After the close of trading last night, NVIDIA Corp. (NVDA: sentiment, chart, options) reported a third-quarter profit of $107.58 million, or 19 cents per share, compared with a profit of $61.75 million, or 11 cents per share, for the year-earlier period. The company blew past the consensus estimate, and guided higher for the fourth quarter. Following the report, NVDA shares jumped nearly 6% higher in after-hours trading, and the stock has added to this lead in today's trading, advancing nearly 7% before noon.
As you would expect, options activity has spiked on NVDA in today's trading, especially on the call front.
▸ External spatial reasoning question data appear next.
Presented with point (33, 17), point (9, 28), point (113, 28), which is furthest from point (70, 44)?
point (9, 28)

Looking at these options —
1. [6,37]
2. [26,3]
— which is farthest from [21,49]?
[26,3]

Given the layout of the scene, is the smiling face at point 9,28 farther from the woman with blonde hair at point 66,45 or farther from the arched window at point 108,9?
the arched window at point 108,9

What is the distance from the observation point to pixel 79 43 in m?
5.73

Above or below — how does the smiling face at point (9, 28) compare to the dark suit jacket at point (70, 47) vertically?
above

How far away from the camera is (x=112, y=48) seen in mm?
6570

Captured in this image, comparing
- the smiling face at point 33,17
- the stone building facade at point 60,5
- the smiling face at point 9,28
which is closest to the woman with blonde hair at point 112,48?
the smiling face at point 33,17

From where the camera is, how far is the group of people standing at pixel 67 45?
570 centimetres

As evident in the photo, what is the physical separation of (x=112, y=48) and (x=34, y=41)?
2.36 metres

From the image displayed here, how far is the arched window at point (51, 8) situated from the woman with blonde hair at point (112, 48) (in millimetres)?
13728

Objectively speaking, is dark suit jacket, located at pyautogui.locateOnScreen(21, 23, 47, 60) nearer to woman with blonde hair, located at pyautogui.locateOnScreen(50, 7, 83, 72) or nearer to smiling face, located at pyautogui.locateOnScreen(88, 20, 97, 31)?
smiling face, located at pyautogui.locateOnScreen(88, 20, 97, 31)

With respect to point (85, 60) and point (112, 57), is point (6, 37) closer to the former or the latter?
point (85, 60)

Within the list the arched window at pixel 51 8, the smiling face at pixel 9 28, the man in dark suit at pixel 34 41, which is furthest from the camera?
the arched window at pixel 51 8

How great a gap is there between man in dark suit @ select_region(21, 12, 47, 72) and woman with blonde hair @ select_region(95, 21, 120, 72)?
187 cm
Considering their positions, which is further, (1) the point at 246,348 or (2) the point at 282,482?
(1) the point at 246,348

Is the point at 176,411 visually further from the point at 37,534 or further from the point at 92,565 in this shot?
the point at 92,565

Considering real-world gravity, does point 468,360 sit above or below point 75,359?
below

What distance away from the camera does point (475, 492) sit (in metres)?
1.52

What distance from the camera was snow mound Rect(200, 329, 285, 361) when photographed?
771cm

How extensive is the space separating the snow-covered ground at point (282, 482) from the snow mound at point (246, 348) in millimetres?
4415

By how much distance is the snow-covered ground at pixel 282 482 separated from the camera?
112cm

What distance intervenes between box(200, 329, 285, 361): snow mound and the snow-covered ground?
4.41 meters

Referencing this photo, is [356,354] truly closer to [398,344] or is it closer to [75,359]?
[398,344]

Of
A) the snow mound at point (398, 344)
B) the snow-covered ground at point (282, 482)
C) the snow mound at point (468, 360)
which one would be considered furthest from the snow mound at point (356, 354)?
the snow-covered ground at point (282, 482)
More than 29,000 of these bullishly oriented contracts have changed hands, according to our Intraday Volume Explosion List. In particular, options traders are focused on the November 13 and 12 calls, with the former accounting for more than 8,000 contracts of the stock's total call volume.
Surprisingly, a majority of the call volume trading on NVDA's November 13 strike appears to be crossing at the bid price. While digging through this activity, I ran across a block of 700 NVDA November 13 calls which were marked "spread." This block traded at 9:51 a.m. Eastern time on the International Securities Exchange (ISE), for the bid price of $0.52. The second half of this spread took place on NVDA' November 12 call, where 700 contracts traded at the same time on the same exchange for the ask price of $1.16. This block was also marked "spread." Given this data, it would appear that we are looking at a vertical call spread, more commonly known as a debit spread, on NVIDIA Corp. This options strategy is also known as a long call spread, or a bull call spread.
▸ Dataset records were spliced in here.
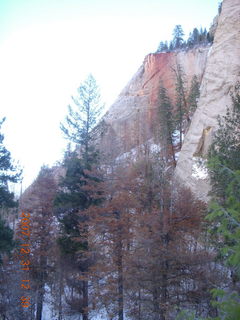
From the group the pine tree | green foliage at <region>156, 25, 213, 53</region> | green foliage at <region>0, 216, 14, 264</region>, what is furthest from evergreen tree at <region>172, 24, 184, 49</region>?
green foliage at <region>0, 216, 14, 264</region>

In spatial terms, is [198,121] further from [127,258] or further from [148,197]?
[127,258]

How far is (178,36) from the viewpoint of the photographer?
61.3 meters

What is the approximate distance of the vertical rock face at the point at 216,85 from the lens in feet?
87.3

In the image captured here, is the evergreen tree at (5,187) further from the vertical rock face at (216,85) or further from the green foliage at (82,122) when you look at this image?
the vertical rock face at (216,85)

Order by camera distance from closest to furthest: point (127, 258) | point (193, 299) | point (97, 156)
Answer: point (193, 299) < point (127, 258) < point (97, 156)

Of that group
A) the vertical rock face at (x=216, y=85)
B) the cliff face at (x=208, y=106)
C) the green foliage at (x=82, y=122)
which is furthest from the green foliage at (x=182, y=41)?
the green foliage at (x=82, y=122)

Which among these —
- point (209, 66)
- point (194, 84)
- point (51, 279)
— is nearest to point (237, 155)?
point (51, 279)

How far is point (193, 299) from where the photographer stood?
11.0 meters

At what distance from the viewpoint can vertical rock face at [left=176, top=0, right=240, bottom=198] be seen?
26.6 metres

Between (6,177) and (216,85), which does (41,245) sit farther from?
(216,85)

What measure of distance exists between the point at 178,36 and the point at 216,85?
126 ft

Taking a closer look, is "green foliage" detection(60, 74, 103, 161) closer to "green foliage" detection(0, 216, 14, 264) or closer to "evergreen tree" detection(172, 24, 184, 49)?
"green foliage" detection(0, 216, 14, 264)

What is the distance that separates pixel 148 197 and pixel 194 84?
99.1 ft
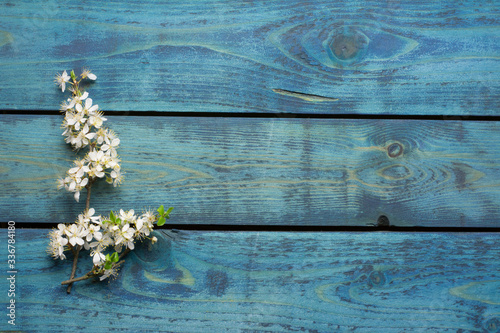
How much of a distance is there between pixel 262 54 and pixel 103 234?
0.39 meters

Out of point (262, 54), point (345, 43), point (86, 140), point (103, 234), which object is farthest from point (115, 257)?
point (345, 43)

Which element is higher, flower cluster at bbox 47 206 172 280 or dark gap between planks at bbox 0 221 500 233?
dark gap between planks at bbox 0 221 500 233

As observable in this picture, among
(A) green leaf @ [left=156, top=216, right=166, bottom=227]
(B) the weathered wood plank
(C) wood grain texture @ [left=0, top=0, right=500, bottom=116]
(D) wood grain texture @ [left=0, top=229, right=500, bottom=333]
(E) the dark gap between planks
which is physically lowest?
(D) wood grain texture @ [left=0, top=229, right=500, bottom=333]

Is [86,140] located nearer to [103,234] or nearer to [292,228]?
[103,234]

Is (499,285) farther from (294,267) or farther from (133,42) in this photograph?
(133,42)

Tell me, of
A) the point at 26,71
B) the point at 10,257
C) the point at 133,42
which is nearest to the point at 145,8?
the point at 133,42

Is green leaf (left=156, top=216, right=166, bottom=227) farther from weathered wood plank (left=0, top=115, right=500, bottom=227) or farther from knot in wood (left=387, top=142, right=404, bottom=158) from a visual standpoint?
knot in wood (left=387, top=142, right=404, bottom=158)

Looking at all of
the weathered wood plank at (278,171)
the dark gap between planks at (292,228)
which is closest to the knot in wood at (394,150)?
the weathered wood plank at (278,171)

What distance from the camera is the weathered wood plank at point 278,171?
2.00 feet

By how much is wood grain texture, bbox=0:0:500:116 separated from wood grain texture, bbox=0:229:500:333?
0.72ft

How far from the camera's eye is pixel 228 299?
1.96ft

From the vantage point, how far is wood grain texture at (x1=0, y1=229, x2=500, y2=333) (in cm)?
59

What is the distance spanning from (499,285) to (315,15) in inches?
20.7

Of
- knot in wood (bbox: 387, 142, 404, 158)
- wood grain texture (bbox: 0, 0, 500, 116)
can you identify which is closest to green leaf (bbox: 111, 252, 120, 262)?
wood grain texture (bbox: 0, 0, 500, 116)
The Anatomy of an NVIDIA Corp. Vertical Call Spread
Breaking down this potential debit spread position, the trader purchased 700 November 12 calls for the ask price of $1.16, resulting in a total debit of $81,200 -- (1.16 * 100) * 700 = $81,200. Minus the sold leg of the debit spread, NVDA would need to rally about 7.25%, from Thursday's close, to $13.16 per share in order for the position to reach breakeven at expiration. Furthermore, the maximum loss on this position is limited to the initial investment of $81,200.
However, the second leg of the debit spread helps to offset the cost of the overall position. Specifically, the trader sold 700 November 13 calls for the bid price of $0.52, netting a total credit of $36,400 -- (0.52 * 100) * 700 = $36,400. Combining this leg of the trade with the purchased November 12 call lowers the total cost of the entire position to $44,800 -- $81,200 - $36,400 = $44,800.
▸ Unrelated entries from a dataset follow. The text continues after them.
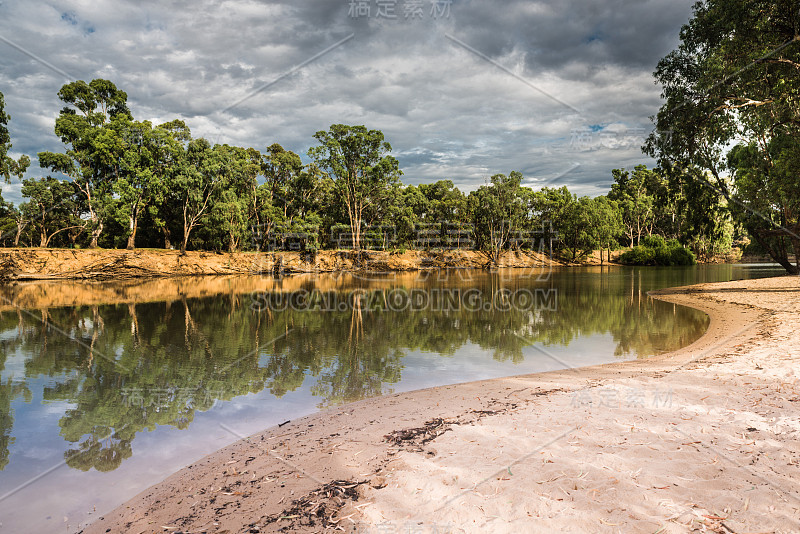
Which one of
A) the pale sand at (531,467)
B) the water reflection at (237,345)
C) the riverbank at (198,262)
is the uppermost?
the riverbank at (198,262)

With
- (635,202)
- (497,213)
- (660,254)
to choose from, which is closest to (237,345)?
(497,213)

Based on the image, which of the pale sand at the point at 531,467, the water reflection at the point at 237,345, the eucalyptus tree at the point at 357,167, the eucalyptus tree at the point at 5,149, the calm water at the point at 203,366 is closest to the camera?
the pale sand at the point at 531,467

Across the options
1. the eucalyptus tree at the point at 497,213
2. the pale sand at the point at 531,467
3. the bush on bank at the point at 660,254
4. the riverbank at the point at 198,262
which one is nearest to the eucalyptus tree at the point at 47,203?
the riverbank at the point at 198,262

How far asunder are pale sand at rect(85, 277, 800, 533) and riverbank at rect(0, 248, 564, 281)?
136 ft

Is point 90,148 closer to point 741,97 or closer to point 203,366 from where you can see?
point 203,366

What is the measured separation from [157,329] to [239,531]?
12090mm

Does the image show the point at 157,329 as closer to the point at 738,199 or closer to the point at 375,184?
the point at 738,199

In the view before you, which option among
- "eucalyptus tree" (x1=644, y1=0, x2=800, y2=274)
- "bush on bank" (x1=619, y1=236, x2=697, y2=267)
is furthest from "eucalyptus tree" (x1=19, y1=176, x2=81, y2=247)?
"bush on bank" (x1=619, y1=236, x2=697, y2=267)

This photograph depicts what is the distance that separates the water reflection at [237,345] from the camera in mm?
6039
The addition of the sold November 13 call also lowers breakeven on the trade. To arrive at breakeven, we subtract the credit received from the sold November 13 call from the debit incurred by purchasing the November 12 call. We arrive at a cost of $0.64, or $64 per contract. As a result, the trader now needs NVDA to rally roughly 3% to $12.64, from Thursday's close, in order to recoup the initial investment on the entire position. At last check, NVDA was up 7.13%, meaning that the trader is already sitting on a profit.
The maximum profit is calculated by subtracting the premium paid from the difference between the two strikes, and is reached if NVDA rallies to $13 per share at expiration. In this case, the maximum profit is $0.36 -- (13 - 12) - 0.64 = $0.36 -- or $36 per contract. The maximum loss is equal to the net debit of $0.64, or $64 per contract. Below is a chart for a rough visual representation of the trade's profit/loss scenario:
Implied Volatility
After the vertical call spread has been entered, increasing implied volatility is pretty much neutral to the overall position, as it lifts the value of both the sold option and the purchased option. [Correction: The following wording was updated for clarity.] As of yesterday's close, implieds for the November 12 call arrived at 61%, while the implied volatility for the November 13 call rested at 62%. NVDA's one-month historical volatility came in at 28.14%.